Syria mosque blast: Pro-Assad cleric among dozens dead

One of the most prominent Sunni supporters of Syria's President Bashar al-Assad has been killed in a blast at a mosque in the capital, Damascus.

At least 41 other people were killed alongside Sheikh Mohammed al-Buti at the Iman mosque, said the Sana news agency, calling it "a terrorist" blast.

State TV broadcast footage of bodies and injured people at the scene.

The Free Syrian Army, the umbrella group for the rebel forces, said it was not responsible for the attack.

State media said the blast, in the Mazraa district of the capital, was carried out by a suicide bomber who had slipped inside the mosque.

Mr Buti, 84, was killed as he was giving religious lessons at the mosque, it said. His grandson was also reportedly killed.

"We suddenly heard the explosion. We ran inside the mosque and we found the people torn into pieces," one witness said.

The Syrian Observatory for Human Rights, a UK-based activist group, earlier said at least 15 civilians had been killed and dozens wounded.
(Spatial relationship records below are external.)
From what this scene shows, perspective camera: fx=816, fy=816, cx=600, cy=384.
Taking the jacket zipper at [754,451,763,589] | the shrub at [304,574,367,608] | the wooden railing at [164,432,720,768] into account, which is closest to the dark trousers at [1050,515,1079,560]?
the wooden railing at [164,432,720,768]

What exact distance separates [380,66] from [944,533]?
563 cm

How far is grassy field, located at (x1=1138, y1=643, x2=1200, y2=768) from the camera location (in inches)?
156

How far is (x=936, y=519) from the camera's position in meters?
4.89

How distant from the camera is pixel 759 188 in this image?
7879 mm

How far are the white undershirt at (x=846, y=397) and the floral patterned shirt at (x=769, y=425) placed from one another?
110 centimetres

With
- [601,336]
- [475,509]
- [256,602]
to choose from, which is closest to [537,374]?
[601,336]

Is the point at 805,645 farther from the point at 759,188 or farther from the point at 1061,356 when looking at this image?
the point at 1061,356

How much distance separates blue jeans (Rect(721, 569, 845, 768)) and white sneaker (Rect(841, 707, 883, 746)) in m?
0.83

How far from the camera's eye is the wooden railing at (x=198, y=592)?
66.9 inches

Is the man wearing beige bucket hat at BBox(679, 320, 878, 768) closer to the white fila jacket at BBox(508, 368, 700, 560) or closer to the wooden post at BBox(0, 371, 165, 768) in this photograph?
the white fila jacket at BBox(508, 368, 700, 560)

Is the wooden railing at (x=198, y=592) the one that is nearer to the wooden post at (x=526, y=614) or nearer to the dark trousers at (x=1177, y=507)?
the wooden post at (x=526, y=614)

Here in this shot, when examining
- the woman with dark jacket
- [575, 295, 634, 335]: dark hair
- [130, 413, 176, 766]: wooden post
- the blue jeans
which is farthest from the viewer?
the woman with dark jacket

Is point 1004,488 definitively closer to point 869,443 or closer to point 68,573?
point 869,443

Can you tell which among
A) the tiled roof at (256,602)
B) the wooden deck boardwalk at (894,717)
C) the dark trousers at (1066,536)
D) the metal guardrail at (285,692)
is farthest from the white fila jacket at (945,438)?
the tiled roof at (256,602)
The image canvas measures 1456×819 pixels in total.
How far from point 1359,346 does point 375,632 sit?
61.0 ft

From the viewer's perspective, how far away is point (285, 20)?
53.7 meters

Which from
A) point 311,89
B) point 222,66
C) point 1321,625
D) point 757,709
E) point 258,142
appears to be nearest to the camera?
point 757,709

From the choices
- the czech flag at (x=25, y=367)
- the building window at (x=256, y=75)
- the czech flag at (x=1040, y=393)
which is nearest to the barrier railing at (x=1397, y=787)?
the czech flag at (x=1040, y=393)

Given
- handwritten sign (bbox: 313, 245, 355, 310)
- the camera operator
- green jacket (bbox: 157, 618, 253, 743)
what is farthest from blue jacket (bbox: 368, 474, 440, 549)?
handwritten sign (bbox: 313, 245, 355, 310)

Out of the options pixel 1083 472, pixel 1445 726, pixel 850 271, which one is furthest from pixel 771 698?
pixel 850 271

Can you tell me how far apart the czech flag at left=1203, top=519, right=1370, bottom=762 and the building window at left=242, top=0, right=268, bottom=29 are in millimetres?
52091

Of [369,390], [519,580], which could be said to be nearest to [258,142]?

An opposition activist network, the Local Co-ordination Committees (LCC), initially put the number of dead at 20. It said the area had been "under the full control of the regime forces" at the time.

A spokesman for the Free Syrian Army said they did not take "any responsibility for this operation".

"We do not do these types of suicide bombings and we do not target mosques," Loay Maqdad told al-Arabiya television.

Psychological blow

Mr Buti was a Sunni Muslim - the majority sect in Syria, who have led the uprising against Mr Assad, who is an Alawite - but had been a vocal supporter of the president.

He regularly preached on Syrian TV, and had urged Syrians to support the army against the rebels.

The loss will be a huge psychological blow to the Assad government, says the BBC's Jim Muir, reporting from Beirut.

Image caption The Syrian Opposition Council said it condemned the assassination

Mr Buti was a regime loyalist to the core, he adds, having led the prayers at the funeral of President Assad's father, Hafez al-Assad, in 2000.

After the cleric's death was announced, state television replaced its programming with chants of verses from the Koran.

The head of the main opposition alliance, the National Coalition, Moaz al-Khatib, said its member groups "categorically condemn the assassination".

"This is a crime by any measure that is completely rejected," he told the AFP news agency from Cairo.

The attack came hours after the UN said it would investigate allegations that chemical weapons had been used in Syria earlier this week.

Image caption The cleric had been a vocal critic of the uprising against the Syrian government

The Syrian government and opposition forces have both blamed each other for an attack in the Khan al-Assal area of Aleppo province. They both called for an inquiry.

UN Secretary General Ban Ki-moon said on Thursday that he was working to establish the investigation with the Organisation for the Prohibition of Chemical Weapons (OPCW) which oversees the chemical weapons convention, and the World Health Organization (WHO).

"My announcement should serve as an unequivocal reminder that the use of chemical weapons is a crime against humanity," said Mr Ban.

"The international community needs full assurance that chemical weapons stockpiles are verifiably safeguarded."

US President Barack Obama has repeatedly said the use of chemical weapons would be a "red line".